#### Set of tasks
1. Reproduce word for word everything in the blog post on writing practice from "See, there's a" down to "to bother including.".
2. Carry on the blog post about practicing writing from its last sentence onward.

#### Document segment
=-=-=

Aug. 26th, 2010

[identity profile] mbarker.livejournal.com
Original posting 14 July 2010

I've been doing something for a little while now that I think is kind of an interesting way to practice writing.

See, there's a 15 minute show here in Japan, six days a week, that will run for six months. We're now in week 16. And because I was interested, I've been writing up the show every day. Mostly just translating on-the-fly and taking notes, then later in the day going back and writing up that day's episode.

Part of the fun for me is figuring out which parts need explanations, or where I should "stretch" what was done on the show to help English language folks follow along. I mean, I don't have the visuals, and I really can't expect English readers to have the Japanese background. So I kind of fill in around the corners sometimes. And of course I get to select which actions and dialogue I'm going to bother including.

You might want to take a television show or movie and write it up. Just as a way to exercise or practice writing. How do you convert that visual car chase or whatever into narrative? What do you include, what do you drop out? Feel free to do some transformation or rearrangement. After all, a Mickey Mouse cartoon could turn into a bar scene, or maybe an opera could become a visit to a Turkish harem? Or...

Scribble while you watch, do-de-do-do-do-do-do...
[identity profile] mbarker.livejournal.com
Original posting 18 July 2010

Odd...

Over here

http://www.writingexcuses.com/2010/07/11/writing-excuses-4-27-major-overhauls-to-broken-stories/

at Writing Excuses, among other things, there was a short discussion of the need for new writers to just WRITE. Write lots, and don't try to fix it up, just keep going. You need the practice.

Somewhere on

http://madgeniusclub.blogspot.com/

the Mad Genius Club, there was some discussion of fan fiction, that this was a great way for new writers to do some early work.

And I've had the occasional thought that writers, like artists, really need to start out with simple imitation. In Zen in The Art of Writing, Ray Bradbury, who is often considered quite a creative guy with a good handle on language, mentions somewhat off-handedly that he spent considerable time copying other writers.

And then Mike Kabongo over here

http://madgeniusclub.blogspot.com/2010/07/historic-fixation-and-stagnation.html

talks about the peculiar split personality that SF & F in particular have towards the question of originality. Merely a hint that something might be similar to another work often results in knee-jerk rejection. But, on the other hand, daring to actually write something original also gets rejected. We want the same, but different! Although if it is too obviously the same, well, that's no good.

=-=-=

#### Data records
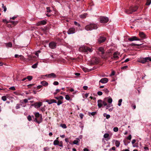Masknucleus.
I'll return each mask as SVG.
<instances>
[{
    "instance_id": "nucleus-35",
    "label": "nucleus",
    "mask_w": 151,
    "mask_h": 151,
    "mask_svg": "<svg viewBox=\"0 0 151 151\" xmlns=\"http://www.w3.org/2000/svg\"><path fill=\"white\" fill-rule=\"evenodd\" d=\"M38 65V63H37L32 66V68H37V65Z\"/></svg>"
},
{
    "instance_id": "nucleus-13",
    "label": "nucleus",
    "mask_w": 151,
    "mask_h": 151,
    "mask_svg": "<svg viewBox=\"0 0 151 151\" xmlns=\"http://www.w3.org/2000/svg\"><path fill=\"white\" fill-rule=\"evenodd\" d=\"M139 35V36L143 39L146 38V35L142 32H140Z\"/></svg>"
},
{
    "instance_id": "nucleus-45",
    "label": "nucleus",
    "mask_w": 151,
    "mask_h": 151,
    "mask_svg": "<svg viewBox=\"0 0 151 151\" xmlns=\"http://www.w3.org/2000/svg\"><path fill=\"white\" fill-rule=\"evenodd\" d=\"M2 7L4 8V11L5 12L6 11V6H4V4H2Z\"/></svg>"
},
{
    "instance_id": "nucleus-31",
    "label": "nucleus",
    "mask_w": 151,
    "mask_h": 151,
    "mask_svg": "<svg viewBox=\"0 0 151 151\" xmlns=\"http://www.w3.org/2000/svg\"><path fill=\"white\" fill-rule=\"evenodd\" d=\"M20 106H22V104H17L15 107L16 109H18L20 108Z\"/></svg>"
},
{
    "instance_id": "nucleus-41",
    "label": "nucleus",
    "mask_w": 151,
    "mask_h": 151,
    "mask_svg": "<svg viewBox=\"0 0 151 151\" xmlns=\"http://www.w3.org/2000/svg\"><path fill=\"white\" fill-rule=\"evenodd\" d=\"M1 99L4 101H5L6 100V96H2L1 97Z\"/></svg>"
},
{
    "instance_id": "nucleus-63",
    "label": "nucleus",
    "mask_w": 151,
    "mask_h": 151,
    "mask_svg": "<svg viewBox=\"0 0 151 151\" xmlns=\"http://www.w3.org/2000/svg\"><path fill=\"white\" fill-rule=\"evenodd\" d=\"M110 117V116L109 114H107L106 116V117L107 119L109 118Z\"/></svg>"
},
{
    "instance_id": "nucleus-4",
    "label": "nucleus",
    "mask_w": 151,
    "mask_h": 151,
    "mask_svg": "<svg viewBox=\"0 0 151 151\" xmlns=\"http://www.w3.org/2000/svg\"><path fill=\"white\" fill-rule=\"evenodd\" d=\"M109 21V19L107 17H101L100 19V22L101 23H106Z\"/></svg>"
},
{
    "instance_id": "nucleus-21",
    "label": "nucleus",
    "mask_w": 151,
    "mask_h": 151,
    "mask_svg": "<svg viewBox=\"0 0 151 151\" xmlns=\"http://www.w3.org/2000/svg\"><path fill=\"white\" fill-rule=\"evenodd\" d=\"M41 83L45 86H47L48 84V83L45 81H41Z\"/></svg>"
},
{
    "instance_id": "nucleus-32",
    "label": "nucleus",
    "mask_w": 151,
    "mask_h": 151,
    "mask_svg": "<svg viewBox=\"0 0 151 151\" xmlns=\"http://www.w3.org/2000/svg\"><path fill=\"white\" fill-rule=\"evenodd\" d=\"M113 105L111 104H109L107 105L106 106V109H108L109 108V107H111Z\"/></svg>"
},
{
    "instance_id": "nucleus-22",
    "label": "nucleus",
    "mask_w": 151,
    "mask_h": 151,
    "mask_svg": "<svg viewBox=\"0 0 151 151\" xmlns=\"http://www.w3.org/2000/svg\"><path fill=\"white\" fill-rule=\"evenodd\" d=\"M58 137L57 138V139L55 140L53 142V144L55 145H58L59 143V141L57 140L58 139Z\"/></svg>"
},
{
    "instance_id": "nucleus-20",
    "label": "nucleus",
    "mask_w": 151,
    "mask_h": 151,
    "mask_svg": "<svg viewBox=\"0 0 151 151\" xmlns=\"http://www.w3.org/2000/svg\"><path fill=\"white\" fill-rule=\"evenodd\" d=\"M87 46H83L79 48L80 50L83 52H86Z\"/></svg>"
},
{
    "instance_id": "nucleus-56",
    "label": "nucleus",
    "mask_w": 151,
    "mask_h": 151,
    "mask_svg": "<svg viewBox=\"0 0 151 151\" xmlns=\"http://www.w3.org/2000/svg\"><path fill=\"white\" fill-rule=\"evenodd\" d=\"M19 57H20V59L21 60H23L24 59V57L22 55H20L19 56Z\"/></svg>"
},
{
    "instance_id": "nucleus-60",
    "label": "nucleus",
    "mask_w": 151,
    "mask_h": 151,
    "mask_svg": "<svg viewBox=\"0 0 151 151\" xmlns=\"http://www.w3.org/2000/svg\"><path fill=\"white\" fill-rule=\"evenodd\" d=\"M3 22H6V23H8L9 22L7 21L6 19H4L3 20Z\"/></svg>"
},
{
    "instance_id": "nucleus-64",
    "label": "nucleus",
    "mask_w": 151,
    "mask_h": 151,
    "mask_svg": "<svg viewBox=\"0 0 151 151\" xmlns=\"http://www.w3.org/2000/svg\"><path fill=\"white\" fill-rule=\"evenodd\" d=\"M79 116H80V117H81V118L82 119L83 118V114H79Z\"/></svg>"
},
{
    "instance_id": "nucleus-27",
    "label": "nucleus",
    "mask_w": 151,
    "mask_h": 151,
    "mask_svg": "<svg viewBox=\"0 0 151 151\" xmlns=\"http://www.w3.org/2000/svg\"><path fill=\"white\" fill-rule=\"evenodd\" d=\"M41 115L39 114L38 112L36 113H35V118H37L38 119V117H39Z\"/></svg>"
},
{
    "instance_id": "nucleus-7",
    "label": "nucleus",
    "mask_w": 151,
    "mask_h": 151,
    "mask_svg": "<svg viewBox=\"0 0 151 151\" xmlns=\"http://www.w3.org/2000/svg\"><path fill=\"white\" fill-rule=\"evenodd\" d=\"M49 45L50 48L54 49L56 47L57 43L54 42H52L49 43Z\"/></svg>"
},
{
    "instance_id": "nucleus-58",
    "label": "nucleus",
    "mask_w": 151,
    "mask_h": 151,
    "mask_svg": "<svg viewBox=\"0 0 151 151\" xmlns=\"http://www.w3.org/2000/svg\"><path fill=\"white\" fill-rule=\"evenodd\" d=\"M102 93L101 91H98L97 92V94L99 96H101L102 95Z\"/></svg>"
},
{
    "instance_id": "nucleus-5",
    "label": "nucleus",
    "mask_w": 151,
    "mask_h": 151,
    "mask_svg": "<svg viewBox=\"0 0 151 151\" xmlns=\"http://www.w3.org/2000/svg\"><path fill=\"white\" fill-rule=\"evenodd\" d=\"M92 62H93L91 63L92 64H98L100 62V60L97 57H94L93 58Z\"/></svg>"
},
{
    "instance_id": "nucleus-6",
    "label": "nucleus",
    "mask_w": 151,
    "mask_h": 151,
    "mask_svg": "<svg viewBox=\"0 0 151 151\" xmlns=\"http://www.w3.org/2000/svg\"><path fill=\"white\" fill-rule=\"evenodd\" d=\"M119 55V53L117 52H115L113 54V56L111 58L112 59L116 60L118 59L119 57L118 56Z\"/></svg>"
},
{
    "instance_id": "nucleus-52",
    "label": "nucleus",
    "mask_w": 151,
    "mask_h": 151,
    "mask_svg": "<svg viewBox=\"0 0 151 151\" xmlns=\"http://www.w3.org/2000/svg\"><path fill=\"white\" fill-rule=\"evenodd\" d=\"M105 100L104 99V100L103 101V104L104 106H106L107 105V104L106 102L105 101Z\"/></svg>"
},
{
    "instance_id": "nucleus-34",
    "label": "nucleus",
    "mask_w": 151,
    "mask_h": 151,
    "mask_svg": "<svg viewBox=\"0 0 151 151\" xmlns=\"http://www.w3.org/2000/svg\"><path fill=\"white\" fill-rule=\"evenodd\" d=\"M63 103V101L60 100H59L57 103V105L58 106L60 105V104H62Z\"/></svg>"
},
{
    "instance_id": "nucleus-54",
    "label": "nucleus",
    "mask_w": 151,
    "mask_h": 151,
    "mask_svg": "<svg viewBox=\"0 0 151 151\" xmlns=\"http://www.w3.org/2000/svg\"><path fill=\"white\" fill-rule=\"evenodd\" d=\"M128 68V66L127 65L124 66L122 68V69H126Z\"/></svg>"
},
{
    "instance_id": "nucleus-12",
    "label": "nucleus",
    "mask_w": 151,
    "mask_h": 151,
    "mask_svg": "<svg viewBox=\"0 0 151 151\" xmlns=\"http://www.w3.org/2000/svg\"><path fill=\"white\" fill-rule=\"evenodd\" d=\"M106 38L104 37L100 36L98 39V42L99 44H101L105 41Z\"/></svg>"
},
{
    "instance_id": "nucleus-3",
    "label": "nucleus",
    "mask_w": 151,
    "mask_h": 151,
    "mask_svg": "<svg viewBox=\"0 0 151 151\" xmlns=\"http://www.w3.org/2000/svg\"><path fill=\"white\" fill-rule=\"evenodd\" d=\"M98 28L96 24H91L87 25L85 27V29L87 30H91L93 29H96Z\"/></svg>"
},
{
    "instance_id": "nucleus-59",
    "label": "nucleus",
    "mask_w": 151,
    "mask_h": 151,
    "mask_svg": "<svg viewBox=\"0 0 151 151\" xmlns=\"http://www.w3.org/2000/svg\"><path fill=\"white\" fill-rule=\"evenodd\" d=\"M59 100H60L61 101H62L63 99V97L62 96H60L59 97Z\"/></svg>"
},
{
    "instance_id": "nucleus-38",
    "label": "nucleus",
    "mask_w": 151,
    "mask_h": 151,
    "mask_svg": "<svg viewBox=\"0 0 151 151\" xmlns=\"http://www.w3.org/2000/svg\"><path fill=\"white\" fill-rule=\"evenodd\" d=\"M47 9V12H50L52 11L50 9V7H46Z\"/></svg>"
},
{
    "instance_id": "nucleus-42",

=-=-=

#### Answers provided
1.
See, there's a 15 minute show here in Japan, six days a week, that will run for six months. We're now in week 16. And because I was interested, I've been writing up the show every day. Mostly just translating on-the-fly and taking notes, then later in the day going back and writing up that day's episode.

Part of the fun for me is figuring out which parts need explanations, or where I should "stretch" what was done on the show to help English language folks follow along. I mean, I don't have the visuals, and I really can't expect English readers to have the Japanese background. So I kind of fill in around the corners sometimes. And of course I get to select which actions and dialogue I'm going to bother including.

2.
It kind of seems as if we need to recognize the "training ground" use of copying, emulation, and fan fiction -- doing variations and knock-offs -- as a way to get the basics really deeply imbedded, while still recognizing the need to mix, match, and stretch the boundaries.

How should new writers learn their craft? Is writing something like the writers they read really so bad?
[identity profile] mbarker.livejournal.com
Original posting 21 July 2010

Over here http://aliendjinnromances.blogspot.com/2010/07/greed-is-good.html Jacqueline Lichtenberg talks about High Concept character motivation, using greed as an example. And along the way, she suggests these little exercises. She suggests that doing these is similar to a pianist practicing scales...
  1. Create a POV character who hates greed (because he/she is riddled with it and rejects Self).
  2. Create a POV character who lauds greed and proves that greed is the personality trait to foster if you want to get rich or stay rich.
  3. Create a supporting role character who fights greed in human society. Generate a POV character from the supporting role (B story character), a POV character that the supporting character can redirect.
  4. Create a villain or simple antagonist who either embraces greed or eschews it, but does so with way too much force. Explain why he/she's so obsessed.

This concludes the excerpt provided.